A gap in our knee joints occurs when the knee ligaments are not repaired. In time, this front and backside movement disorder can tear tampon structures such as the meniscus inside the knee, make sudden impacts to the kneecap, and the knee joint which must complete a circular movement where it is located, may begin to calcify by increasing friction around it. Although not immediately on that day, over the years or even within months if vigorous sports are performed, other problems such as knee joint cartilage and meniscus injury may occur.
What is Meniscus?
Meniscuses are two crescent-shaped cartilage pieces that act as shock absorbers between the femur and tibia. Each knee has two of them, the inner and outer meniscus. It is stiff and also elastic. They help the joint stability by serving as a buffer.
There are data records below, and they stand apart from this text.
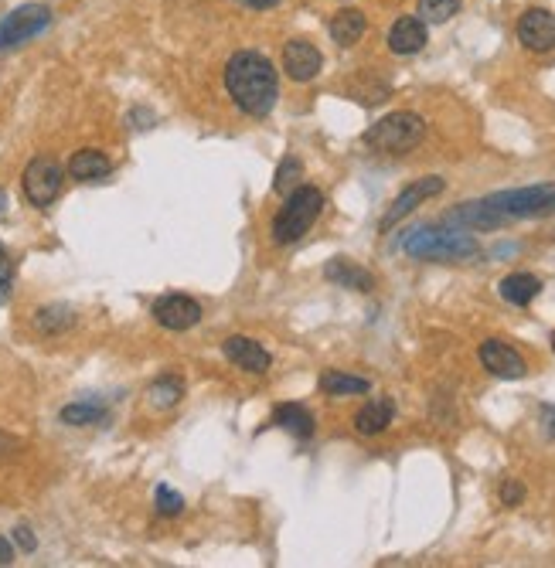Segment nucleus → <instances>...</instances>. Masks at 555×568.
<instances>
[{
    "instance_id": "1",
    "label": "nucleus",
    "mask_w": 555,
    "mask_h": 568,
    "mask_svg": "<svg viewBox=\"0 0 555 568\" xmlns=\"http://www.w3.org/2000/svg\"><path fill=\"white\" fill-rule=\"evenodd\" d=\"M545 215H555L552 184L498 191V194H491V198L467 201V205L450 211L447 222L467 228V232H487V228H501L508 222H518V218H545Z\"/></svg>"
},
{
    "instance_id": "2",
    "label": "nucleus",
    "mask_w": 555,
    "mask_h": 568,
    "mask_svg": "<svg viewBox=\"0 0 555 568\" xmlns=\"http://www.w3.org/2000/svg\"><path fill=\"white\" fill-rule=\"evenodd\" d=\"M225 92L249 116H269L280 99V79L266 55L235 52L225 65Z\"/></svg>"
},
{
    "instance_id": "3",
    "label": "nucleus",
    "mask_w": 555,
    "mask_h": 568,
    "mask_svg": "<svg viewBox=\"0 0 555 568\" xmlns=\"http://www.w3.org/2000/svg\"><path fill=\"white\" fill-rule=\"evenodd\" d=\"M402 252L419 262H467L481 256V242L467 228L423 225L412 228L406 239H402Z\"/></svg>"
},
{
    "instance_id": "4",
    "label": "nucleus",
    "mask_w": 555,
    "mask_h": 568,
    "mask_svg": "<svg viewBox=\"0 0 555 568\" xmlns=\"http://www.w3.org/2000/svg\"><path fill=\"white\" fill-rule=\"evenodd\" d=\"M324 211V194L310 184H300L297 191L287 194V205L276 211L273 218V242L290 245L300 242L310 232V225L317 222V215Z\"/></svg>"
},
{
    "instance_id": "5",
    "label": "nucleus",
    "mask_w": 555,
    "mask_h": 568,
    "mask_svg": "<svg viewBox=\"0 0 555 568\" xmlns=\"http://www.w3.org/2000/svg\"><path fill=\"white\" fill-rule=\"evenodd\" d=\"M426 137V123L423 116L416 113H389L378 123H372L365 130V143L372 150H382V154H409L412 147H419Z\"/></svg>"
},
{
    "instance_id": "6",
    "label": "nucleus",
    "mask_w": 555,
    "mask_h": 568,
    "mask_svg": "<svg viewBox=\"0 0 555 568\" xmlns=\"http://www.w3.org/2000/svg\"><path fill=\"white\" fill-rule=\"evenodd\" d=\"M62 167L55 164L52 157H35L28 167H24V198L31 201L35 208H48L55 205V198L62 194Z\"/></svg>"
},
{
    "instance_id": "7",
    "label": "nucleus",
    "mask_w": 555,
    "mask_h": 568,
    "mask_svg": "<svg viewBox=\"0 0 555 568\" xmlns=\"http://www.w3.org/2000/svg\"><path fill=\"white\" fill-rule=\"evenodd\" d=\"M48 24H52V11H48L45 4H24L18 11H11L4 21H0V52L38 38Z\"/></svg>"
},
{
    "instance_id": "8",
    "label": "nucleus",
    "mask_w": 555,
    "mask_h": 568,
    "mask_svg": "<svg viewBox=\"0 0 555 568\" xmlns=\"http://www.w3.org/2000/svg\"><path fill=\"white\" fill-rule=\"evenodd\" d=\"M443 188H447V181H443V177H419V181H412L406 191L399 194V198L392 201L389 205V211H385L382 215V222H378V228H382V232H389V228H395L402 222V218L406 215H412V211H416L419 205H423V201H430V198H436V194H440Z\"/></svg>"
},
{
    "instance_id": "9",
    "label": "nucleus",
    "mask_w": 555,
    "mask_h": 568,
    "mask_svg": "<svg viewBox=\"0 0 555 568\" xmlns=\"http://www.w3.org/2000/svg\"><path fill=\"white\" fill-rule=\"evenodd\" d=\"M518 41L535 55H545L555 48V14L545 7H532L518 18Z\"/></svg>"
},
{
    "instance_id": "10",
    "label": "nucleus",
    "mask_w": 555,
    "mask_h": 568,
    "mask_svg": "<svg viewBox=\"0 0 555 568\" xmlns=\"http://www.w3.org/2000/svg\"><path fill=\"white\" fill-rule=\"evenodd\" d=\"M154 320L167 330H191L201 320V303L188 293H167L154 303Z\"/></svg>"
},
{
    "instance_id": "11",
    "label": "nucleus",
    "mask_w": 555,
    "mask_h": 568,
    "mask_svg": "<svg viewBox=\"0 0 555 568\" xmlns=\"http://www.w3.org/2000/svg\"><path fill=\"white\" fill-rule=\"evenodd\" d=\"M481 364H484L487 371H491L494 378L515 381V378H525L528 375L525 358H521L515 347L504 344V341H484L481 344Z\"/></svg>"
},
{
    "instance_id": "12",
    "label": "nucleus",
    "mask_w": 555,
    "mask_h": 568,
    "mask_svg": "<svg viewBox=\"0 0 555 568\" xmlns=\"http://www.w3.org/2000/svg\"><path fill=\"white\" fill-rule=\"evenodd\" d=\"M321 65H324V55L317 52V45H310L304 38H293V41H287V48H283V69H287L293 82L317 79Z\"/></svg>"
},
{
    "instance_id": "13",
    "label": "nucleus",
    "mask_w": 555,
    "mask_h": 568,
    "mask_svg": "<svg viewBox=\"0 0 555 568\" xmlns=\"http://www.w3.org/2000/svg\"><path fill=\"white\" fill-rule=\"evenodd\" d=\"M222 351H225V358L235 364V368L249 371V375H266V371H269L266 347L259 341H252V337L235 334V337H229V341L222 344Z\"/></svg>"
},
{
    "instance_id": "14",
    "label": "nucleus",
    "mask_w": 555,
    "mask_h": 568,
    "mask_svg": "<svg viewBox=\"0 0 555 568\" xmlns=\"http://www.w3.org/2000/svg\"><path fill=\"white\" fill-rule=\"evenodd\" d=\"M430 41V31H426L423 18H399L389 28V48L395 55H416L426 48Z\"/></svg>"
},
{
    "instance_id": "15",
    "label": "nucleus",
    "mask_w": 555,
    "mask_h": 568,
    "mask_svg": "<svg viewBox=\"0 0 555 568\" xmlns=\"http://www.w3.org/2000/svg\"><path fill=\"white\" fill-rule=\"evenodd\" d=\"M324 276H327V283H334V286H348V290H358V293H368L375 286V276L368 273V269H361L355 266L351 259H331L327 262V269H324Z\"/></svg>"
},
{
    "instance_id": "16",
    "label": "nucleus",
    "mask_w": 555,
    "mask_h": 568,
    "mask_svg": "<svg viewBox=\"0 0 555 568\" xmlns=\"http://www.w3.org/2000/svg\"><path fill=\"white\" fill-rule=\"evenodd\" d=\"M395 419V402L392 398H372L368 405H361L358 415H355V429L361 436H378L392 426Z\"/></svg>"
},
{
    "instance_id": "17",
    "label": "nucleus",
    "mask_w": 555,
    "mask_h": 568,
    "mask_svg": "<svg viewBox=\"0 0 555 568\" xmlns=\"http://www.w3.org/2000/svg\"><path fill=\"white\" fill-rule=\"evenodd\" d=\"M365 28H368V21L358 7H341V11L331 18V38L338 41L341 48L358 45L361 35H365Z\"/></svg>"
},
{
    "instance_id": "18",
    "label": "nucleus",
    "mask_w": 555,
    "mask_h": 568,
    "mask_svg": "<svg viewBox=\"0 0 555 568\" xmlns=\"http://www.w3.org/2000/svg\"><path fill=\"white\" fill-rule=\"evenodd\" d=\"M113 171V164H109V157L103 154V150H79V154H72L69 160V174L75 177V181H103V177Z\"/></svg>"
},
{
    "instance_id": "19",
    "label": "nucleus",
    "mask_w": 555,
    "mask_h": 568,
    "mask_svg": "<svg viewBox=\"0 0 555 568\" xmlns=\"http://www.w3.org/2000/svg\"><path fill=\"white\" fill-rule=\"evenodd\" d=\"M273 422L280 429L293 432L297 439H310V436H314V415H310L304 405H297V402L276 405V409H273Z\"/></svg>"
},
{
    "instance_id": "20",
    "label": "nucleus",
    "mask_w": 555,
    "mask_h": 568,
    "mask_svg": "<svg viewBox=\"0 0 555 568\" xmlns=\"http://www.w3.org/2000/svg\"><path fill=\"white\" fill-rule=\"evenodd\" d=\"M538 293H542V279L532 273H511L501 279V296L515 307H528Z\"/></svg>"
},
{
    "instance_id": "21",
    "label": "nucleus",
    "mask_w": 555,
    "mask_h": 568,
    "mask_svg": "<svg viewBox=\"0 0 555 568\" xmlns=\"http://www.w3.org/2000/svg\"><path fill=\"white\" fill-rule=\"evenodd\" d=\"M321 388L324 395H368L372 392V381L365 378H355V375H344V371H327V375H321Z\"/></svg>"
},
{
    "instance_id": "22",
    "label": "nucleus",
    "mask_w": 555,
    "mask_h": 568,
    "mask_svg": "<svg viewBox=\"0 0 555 568\" xmlns=\"http://www.w3.org/2000/svg\"><path fill=\"white\" fill-rule=\"evenodd\" d=\"M181 395H184V381H181V378H174V375L157 378L154 385L147 388V402H150V409H174V405L181 402Z\"/></svg>"
},
{
    "instance_id": "23",
    "label": "nucleus",
    "mask_w": 555,
    "mask_h": 568,
    "mask_svg": "<svg viewBox=\"0 0 555 568\" xmlns=\"http://www.w3.org/2000/svg\"><path fill=\"white\" fill-rule=\"evenodd\" d=\"M109 412L103 402H72L62 409V422L65 426H99V422H106Z\"/></svg>"
},
{
    "instance_id": "24",
    "label": "nucleus",
    "mask_w": 555,
    "mask_h": 568,
    "mask_svg": "<svg viewBox=\"0 0 555 568\" xmlns=\"http://www.w3.org/2000/svg\"><path fill=\"white\" fill-rule=\"evenodd\" d=\"M75 324V310L72 307H62V303H55V307H41L35 313V327L41 334H62V330H69Z\"/></svg>"
},
{
    "instance_id": "25",
    "label": "nucleus",
    "mask_w": 555,
    "mask_h": 568,
    "mask_svg": "<svg viewBox=\"0 0 555 568\" xmlns=\"http://www.w3.org/2000/svg\"><path fill=\"white\" fill-rule=\"evenodd\" d=\"M300 177H304V164H300L297 157H287V160H283V164H280V171H276L273 191L287 198V194H293V191L300 188Z\"/></svg>"
},
{
    "instance_id": "26",
    "label": "nucleus",
    "mask_w": 555,
    "mask_h": 568,
    "mask_svg": "<svg viewBox=\"0 0 555 568\" xmlns=\"http://www.w3.org/2000/svg\"><path fill=\"white\" fill-rule=\"evenodd\" d=\"M460 11V0H419V18L426 24H447Z\"/></svg>"
},
{
    "instance_id": "27",
    "label": "nucleus",
    "mask_w": 555,
    "mask_h": 568,
    "mask_svg": "<svg viewBox=\"0 0 555 568\" xmlns=\"http://www.w3.org/2000/svg\"><path fill=\"white\" fill-rule=\"evenodd\" d=\"M181 511H184V497L174 494L167 483H161V487H157V514H161V517H178Z\"/></svg>"
},
{
    "instance_id": "28",
    "label": "nucleus",
    "mask_w": 555,
    "mask_h": 568,
    "mask_svg": "<svg viewBox=\"0 0 555 568\" xmlns=\"http://www.w3.org/2000/svg\"><path fill=\"white\" fill-rule=\"evenodd\" d=\"M14 290V262H11V252L0 245V303L11 296Z\"/></svg>"
},
{
    "instance_id": "29",
    "label": "nucleus",
    "mask_w": 555,
    "mask_h": 568,
    "mask_svg": "<svg viewBox=\"0 0 555 568\" xmlns=\"http://www.w3.org/2000/svg\"><path fill=\"white\" fill-rule=\"evenodd\" d=\"M521 500H525V487H521L518 480H504V487H501V504L518 507Z\"/></svg>"
},
{
    "instance_id": "30",
    "label": "nucleus",
    "mask_w": 555,
    "mask_h": 568,
    "mask_svg": "<svg viewBox=\"0 0 555 568\" xmlns=\"http://www.w3.org/2000/svg\"><path fill=\"white\" fill-rule=\"evenodd\" d=\"M14 545H18L21 551H35L38 548V538L31 534L28 524H18V528H14Z\"/></svg>"
},
{
    "instance_id": "31",
    "label": "nucleus",
    "mask_w": 555,
    "mask_h": 568,
    "mask_svg": "<svg viewBox=\"0 0 555 568\" xmlns=\"http://www.w3.org/2000/svg\"><path fill=\"white\" fill-rule=\"evenodd\" d=\"M14 562V545L0 534V565H11Z\"/></svg>"
},
{
    "instance_id": "32",
    "label": "nucleus",
    "mask_w": 555,
    "mask_h": 568,
    "mask_svg": "<svg viewBox=\"0 0 555 568\" xmlns=\"http://www.w3.org/2000/svg\"><path fill=\"white\" fill-rule=\"evenodd\" d=\"M11 453H14V443L4 436V432H0V460H4V456H11Z\"/></svg>"
},
{
    "instance_id": "33",
    "label": "nucleus",
    "mask_w": 555,
    "mask_h": 568,
    "mask_svg": "<svg viewBox=\"0 0 555 568\" xmlns=\"http://www.w3.org/2000/svg\"><path fill=\"white\" fill-rule=\"evenodd\" d=\"M249 7H256V11H269V7H276L280 0H246Z\"/></svg>"
},
{
    "instance_id": "34",
    "label": "nucleus",
    "mask_w": 555,
    "mask_h": 568,
    "mask_svg": "<svg viewBox=\"0 0 555 568\" xmlns=\"http://www.w3.org/2000/svg\"><path fill=\"white\" fill-rule=\"evenodd\" d=\"M7 215V191H0V218Z\"/></svg>"
},
{
    "instance_id": "35",
    "label": "nucleus",
    "mask_w": 555,
    "mask_h": 568,
    "mask_svg": "<svg viewBox=\"0 0 555 568\" xmlns=\"http://www.w3.org/2000/svg\"><path fill=\"white\" fill-rule=\"evenodd\" d=\"M552 351H555V337H552Z\"/></svg>"
}]
</instances>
Why the Meniscus Ruptures?
Tears may occur for various reasons, usually as a result of rotation or sprain of the knee. It is also frequent in situations where the body rotates while foot is fixed, during weight lifting and other sports activities. Meniscal tears can occur due to fray as you age, too.
Torn Meniscus Treatment
Treatment of meniscus tear is divided into non-surgical and surgical;
we can list non-surgical treatments as exercise, rest, protective methods and PRP.
Surgically, meniscus operations are performed with closed method in today’s technology. In this method, which we call Arthroscopic Surgery, the knee joint is penetrated through two holes:
The inside of the knee joint is scanned and examined with a video camera thinner than a pencil.
Through the other hole, with special tools, the meniscus tear is sewn or the torn part is removed, depending on its condition. In this operation, which is performed without any bleeding, these two holes that have been opened are closed with a stitch.